14.3 Decomposing the Effects of a Price Change
In this part of the course, we’ve been analyzing the effects of changes in the prices of goods, or in income. We’ve talked at length about how the optimal quantity changes; for example, we showed that if two goods are complements, a consumer will buy more of both or less of both in response to a change in the price of either. But we haven’t talked about why that’s the case.
One way of understanding the overall effect of a price change is to break it down into its component parts. An economist thinks about a price change in much the same way a physicist thinks about the path a cannonball takes through the air: the velocity vector $t$ seconds after being fired may be decomposed into its horizontal and vertical components, as shown in the diagram below.
[ See interactive graph online at https://www.econgraphs.org/graphs/consumer/income_substitution/cannonball ]
(If you’re concerned about air resistance, click here for a more detailed explanation.)
Let’s think about one specific change: an increase in the price of good 2. (We could, of course, perform such a decomposition analyzing any kind of price change; the general approach would be the same.) When this occurs, there are two effects on a consumer’s budget set:
- Substitution effect: The slope of the budget set decreases, reflecting the fact that good 1 is now relatively less expensive than it was before: the higher price of good 2 means that the consumer doesn’t need to give up as much good 2 to get more good 1. This change in relative prices will generally cause the consumer to “substitute” good 1 for good 2 — that is, buy more good 1 and less good 2.
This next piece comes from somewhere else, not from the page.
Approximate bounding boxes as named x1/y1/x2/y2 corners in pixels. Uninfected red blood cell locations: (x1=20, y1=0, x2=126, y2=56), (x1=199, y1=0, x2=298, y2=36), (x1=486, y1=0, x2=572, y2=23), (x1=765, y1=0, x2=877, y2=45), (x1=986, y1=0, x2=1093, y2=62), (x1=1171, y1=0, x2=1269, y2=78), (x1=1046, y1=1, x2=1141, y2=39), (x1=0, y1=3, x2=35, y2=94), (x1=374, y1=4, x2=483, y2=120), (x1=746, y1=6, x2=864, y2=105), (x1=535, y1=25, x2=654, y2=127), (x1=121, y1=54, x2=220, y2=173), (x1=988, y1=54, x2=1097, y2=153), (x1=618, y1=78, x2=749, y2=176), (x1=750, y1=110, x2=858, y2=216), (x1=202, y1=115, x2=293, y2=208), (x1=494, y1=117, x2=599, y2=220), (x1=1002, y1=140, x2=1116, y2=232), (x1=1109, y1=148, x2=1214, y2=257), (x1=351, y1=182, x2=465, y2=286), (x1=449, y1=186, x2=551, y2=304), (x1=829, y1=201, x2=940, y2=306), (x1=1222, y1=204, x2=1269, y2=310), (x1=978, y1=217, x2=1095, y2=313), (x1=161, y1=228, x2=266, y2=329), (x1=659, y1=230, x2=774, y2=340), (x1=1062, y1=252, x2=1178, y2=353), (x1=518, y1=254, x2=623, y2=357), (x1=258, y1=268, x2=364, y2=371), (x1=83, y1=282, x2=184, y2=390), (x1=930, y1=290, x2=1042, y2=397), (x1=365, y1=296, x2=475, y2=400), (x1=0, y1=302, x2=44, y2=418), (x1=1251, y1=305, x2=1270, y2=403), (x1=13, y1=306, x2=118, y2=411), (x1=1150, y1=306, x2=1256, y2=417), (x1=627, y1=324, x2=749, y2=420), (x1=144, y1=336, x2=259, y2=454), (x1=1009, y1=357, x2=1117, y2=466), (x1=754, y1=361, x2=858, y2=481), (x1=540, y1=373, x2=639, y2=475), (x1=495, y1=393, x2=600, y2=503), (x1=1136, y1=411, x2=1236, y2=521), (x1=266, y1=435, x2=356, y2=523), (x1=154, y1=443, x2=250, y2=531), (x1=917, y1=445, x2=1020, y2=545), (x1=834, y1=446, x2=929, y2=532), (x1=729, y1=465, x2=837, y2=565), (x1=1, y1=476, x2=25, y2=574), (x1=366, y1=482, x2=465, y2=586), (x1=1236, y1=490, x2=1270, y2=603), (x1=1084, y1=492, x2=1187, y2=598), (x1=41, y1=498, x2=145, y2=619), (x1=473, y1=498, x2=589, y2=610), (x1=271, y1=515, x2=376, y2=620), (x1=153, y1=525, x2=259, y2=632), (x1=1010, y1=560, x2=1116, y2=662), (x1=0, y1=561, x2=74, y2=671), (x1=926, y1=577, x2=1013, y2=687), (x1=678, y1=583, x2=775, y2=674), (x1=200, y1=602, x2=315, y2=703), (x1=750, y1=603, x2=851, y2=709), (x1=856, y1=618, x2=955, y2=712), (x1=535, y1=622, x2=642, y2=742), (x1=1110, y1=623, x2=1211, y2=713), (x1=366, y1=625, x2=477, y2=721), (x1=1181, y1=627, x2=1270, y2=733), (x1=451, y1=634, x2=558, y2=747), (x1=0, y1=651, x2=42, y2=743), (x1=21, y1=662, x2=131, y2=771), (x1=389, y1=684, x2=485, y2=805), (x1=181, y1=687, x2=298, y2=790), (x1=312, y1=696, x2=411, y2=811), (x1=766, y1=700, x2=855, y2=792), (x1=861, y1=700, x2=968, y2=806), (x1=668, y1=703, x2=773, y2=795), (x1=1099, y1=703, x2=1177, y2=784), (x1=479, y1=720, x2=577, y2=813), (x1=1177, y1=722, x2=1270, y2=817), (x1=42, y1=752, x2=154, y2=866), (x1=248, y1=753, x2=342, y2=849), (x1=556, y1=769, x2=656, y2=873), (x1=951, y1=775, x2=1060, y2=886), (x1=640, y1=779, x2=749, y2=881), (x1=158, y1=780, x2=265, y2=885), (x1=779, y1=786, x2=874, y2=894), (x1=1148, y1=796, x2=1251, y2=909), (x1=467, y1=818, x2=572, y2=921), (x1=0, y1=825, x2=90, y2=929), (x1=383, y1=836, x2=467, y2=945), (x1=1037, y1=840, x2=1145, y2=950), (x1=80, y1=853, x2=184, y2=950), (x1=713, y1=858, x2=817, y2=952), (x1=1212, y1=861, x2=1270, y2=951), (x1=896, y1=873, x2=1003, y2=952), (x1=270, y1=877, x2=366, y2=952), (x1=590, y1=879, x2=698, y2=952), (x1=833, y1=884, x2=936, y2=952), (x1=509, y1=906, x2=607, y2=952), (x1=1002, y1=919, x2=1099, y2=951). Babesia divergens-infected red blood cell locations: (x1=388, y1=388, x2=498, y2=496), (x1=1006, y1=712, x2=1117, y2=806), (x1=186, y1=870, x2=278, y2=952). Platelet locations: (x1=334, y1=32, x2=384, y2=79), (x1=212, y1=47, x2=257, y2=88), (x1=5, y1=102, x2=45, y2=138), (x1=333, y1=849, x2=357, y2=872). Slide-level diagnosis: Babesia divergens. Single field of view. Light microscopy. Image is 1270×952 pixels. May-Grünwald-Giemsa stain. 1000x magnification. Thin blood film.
- Income effect: The size of the budget set decreases, reflecting the fact that the consumer can no longer afford all the bundles she used to be able to afford: that is, her real income (i.e. the value of her income in terms of the goods it can purchase) has decreased. As with any decrease in income, if both goods are normal goods (a term we’ll define precisely in the next lecture) this results in the consumer buying less of both goods.
In order to split the overall effect into these two effects, we need to make an important modeling choice. In particular, we would like the substitution effect to measure just the effect of the change in relative prices; and for the income effect to measure just the effect of the change in real income. We’ll do this by choosing an intermediate point, or “decomposition bundle,” that represents what the consumer would choose if the relative prices changed, but her “real income” was unaffected.
It’s important to note that there is no one decomposition bundle that we have to use; different textbooks use different methodologies. We’re going to follow the methodology known as the “Hicks decomposition,” after the Nobel Prize-winning British economist John Hicks. In this method, we will go through the following “thought experiment:”
- Jordan has income $m$.
- Initially, she faces some prices $(p_1,p_2)$; at those prices, she chooses some bundle $A$ and receives utility $U$.
- The price of good 2 rises to $p_2^\prime$. At this new price, if she still had income $m$, she would choose some bundle $C$ and receive utility $U^\prime$.
- Jordan’s mom cares about her, and wants her to be happy. She gives Jordan just enough money to be able to buy a bundle, $B$, that would give Jordan her initial utility of $U$.
Let’s see how this works. The following diagram shows the effect of a price increase from $p_2 = 2$ to $p_2 = 8$, holding $p_1 = 2$ constant. The overall result of this is to move from bundle $A$ to bundle $C$ This makes Jordan very unhappy, reducing her utility from $U_1$ (her initial indifference curve, passing through bundle $A$) to $U_2$ (her new indifference curve, passing through bundle $C$).
Now, you play the part of Jordan’s mom. You want to give her enough money to afford her initial utility $U_1$. Use the slider to shift $BL_2$ out until it reaches the initial indifference curve:
[ See interactive graph online at https://www.econgraphs.org/graphs/consumer/income_substitution/hicks_decomposition_good2_compensation ]
As you can see, bundle B occurs at a special point: it’s the point along Jordan’s initial indifference curve where her MRS is equal to the new price ratio. One way of thinking about this is that it’s the lowest-cost way of achieving her initial utility given the new prices. We call this bundle the Hicks decomposition bundle.
Income and substitution effects
Having derived the Hicks bundle $B$, we can use it to decompose the overall effect of the price change $(A \rightarrow C)$ into the substitution effect ($A \rightarrow B$) and the income effect ($B \rightarrow C$):
[ See interactive graph online at https://www.econgraphs.org/graphs/consumer/income_substitution/hicks_inc_sub_effect_good2 ]
Recall that the substitution effect analyzes the effect of the change in relative prices. Specifically, it moves along the original indifference curve, from point $A$ (where the MRS equals the original price ratio) to point $B$ (where the MRS equals the new price ratio).
Next, recall that the income effect analyzes the effect of the change in purchasing power. Note that the new budget line $BL_2$ and the compensated budget line have the same slope – that is, the new price ratio – but different levels of income. We can think of the difference in those levels of income (i.e. the amount you had to compensate her in the exercise above) as representing the change in her purchasing power. Thus, the income effect causes her to move from bundle $B$ to bundle $C$.